Here is an alternative proof for this result, following Exercises 6.2.8-9 of Hoffman & Kunze's Linear Algebra (p. 190):
Lemma: Let $A,B\in M_n(\mathbb{F})$, where $\mathbb{F}$ is an arbitrary field.

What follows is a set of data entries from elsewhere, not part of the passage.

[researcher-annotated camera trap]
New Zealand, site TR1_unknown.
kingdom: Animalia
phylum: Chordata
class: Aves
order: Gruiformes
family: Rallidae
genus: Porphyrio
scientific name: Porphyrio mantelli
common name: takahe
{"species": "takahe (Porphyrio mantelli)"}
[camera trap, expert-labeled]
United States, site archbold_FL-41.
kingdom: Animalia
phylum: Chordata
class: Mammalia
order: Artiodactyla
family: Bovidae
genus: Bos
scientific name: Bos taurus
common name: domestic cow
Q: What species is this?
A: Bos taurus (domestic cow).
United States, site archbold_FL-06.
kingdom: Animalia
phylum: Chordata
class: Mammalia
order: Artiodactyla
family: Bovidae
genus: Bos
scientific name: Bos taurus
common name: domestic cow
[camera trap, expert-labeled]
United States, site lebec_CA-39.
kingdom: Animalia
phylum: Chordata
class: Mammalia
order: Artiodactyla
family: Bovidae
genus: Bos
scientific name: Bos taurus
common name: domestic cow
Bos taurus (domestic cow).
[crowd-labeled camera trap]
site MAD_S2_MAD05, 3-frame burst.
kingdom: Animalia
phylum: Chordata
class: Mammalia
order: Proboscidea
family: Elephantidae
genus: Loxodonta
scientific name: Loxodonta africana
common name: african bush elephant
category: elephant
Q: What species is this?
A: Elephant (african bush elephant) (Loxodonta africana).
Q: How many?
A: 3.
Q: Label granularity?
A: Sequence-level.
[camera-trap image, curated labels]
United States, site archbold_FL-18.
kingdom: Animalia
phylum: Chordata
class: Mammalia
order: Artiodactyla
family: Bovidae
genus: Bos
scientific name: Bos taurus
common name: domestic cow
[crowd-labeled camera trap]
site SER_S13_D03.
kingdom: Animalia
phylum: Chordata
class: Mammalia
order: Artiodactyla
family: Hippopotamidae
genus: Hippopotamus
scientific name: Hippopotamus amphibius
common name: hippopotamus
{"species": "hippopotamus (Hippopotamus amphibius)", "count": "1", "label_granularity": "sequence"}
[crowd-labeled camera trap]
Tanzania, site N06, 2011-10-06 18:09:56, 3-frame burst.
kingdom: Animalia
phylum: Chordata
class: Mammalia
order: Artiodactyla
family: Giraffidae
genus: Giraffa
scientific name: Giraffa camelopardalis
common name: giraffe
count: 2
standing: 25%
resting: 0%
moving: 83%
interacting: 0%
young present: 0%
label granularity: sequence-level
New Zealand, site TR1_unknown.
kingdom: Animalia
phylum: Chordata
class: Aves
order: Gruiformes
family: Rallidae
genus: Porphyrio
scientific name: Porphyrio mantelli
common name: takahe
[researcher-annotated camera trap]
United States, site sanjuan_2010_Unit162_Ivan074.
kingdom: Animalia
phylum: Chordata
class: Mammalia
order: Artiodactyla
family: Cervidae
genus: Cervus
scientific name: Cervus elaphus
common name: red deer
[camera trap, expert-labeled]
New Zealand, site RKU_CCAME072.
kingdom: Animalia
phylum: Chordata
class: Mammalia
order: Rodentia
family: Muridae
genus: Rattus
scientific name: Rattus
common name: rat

If $I-AB$ is invertible, then so is $I-BA$, and
$$(I-BA)^{-1}=I+B(I-AB)^{-1}A.$$
Proof of Lemma: Since $I-AB$ is invertible,
\begin{align}
&I=(I-AB)(I-AB)^{-1}=(I-AB)^{-1}-AB(I-AB)^{-1}\\
&\implies (I-AB)^{-1} = I+ AB(I-AB)^{-1}.
\end{align}
Then we have
\begin{align}
I+B(I-AB)^{-1}A&= I+B[I+ AB(I-AB)^{-1}]A= I+BA+BAB(I-AB)^{-1}A\\
\implies I&=I+B(I-AB)^{-1}A-BA-BAB(I-AB)^{-1}A\\
&=I[I+B(I-AB)^{-1}A]-BA[I+B(I-AB)^{-1}A]\\
&=(I-BA)[I+B(I-AB)^{-1}A].\checkmark.
\end{align}
Proposition: $\forall A,B\in M_n(\mathbb{F}):$ $AB$ and $BA$ have the same eigenvalues.
Proof: Let $\alpha\in\mathbb{F}$ be an eigenvalue of $AB$. If $\alpha=0$, then $0=\det(0I-AB)=\det(-A)\det(B)=\det(B)\det(-A)=\det(0I-BA)$ and so $0$ is an eigenvalue of $BA$ also.
Otherwise $\alpha\neq0$. Suppose $\alpha$ is not an eigenvalue of $BA$. Then $0\neq\det(\alpha I-BA)=\alpha^n\det(I-(\frac{1}{\alpha}B)A)$. Then $0\neq\det(I-(\frac{1}{\alpha}B)A),$ so that $I-(\frac{1}{\alpha}B)A$ is invertible. By the lemma above we know that $I-A(\frac{1}{\alpha}B)$ is invertible as well, meaning $0\neq\det(I-A(\frac{1}{\alpha}B))=\det(I-\frac{1}{\alpha}AB) \implies 0\neq\det(\alpha I-AB)$. But we assumed $\alpha$ to be an eigenvalue for $AB$, $\unicode{x21af}$.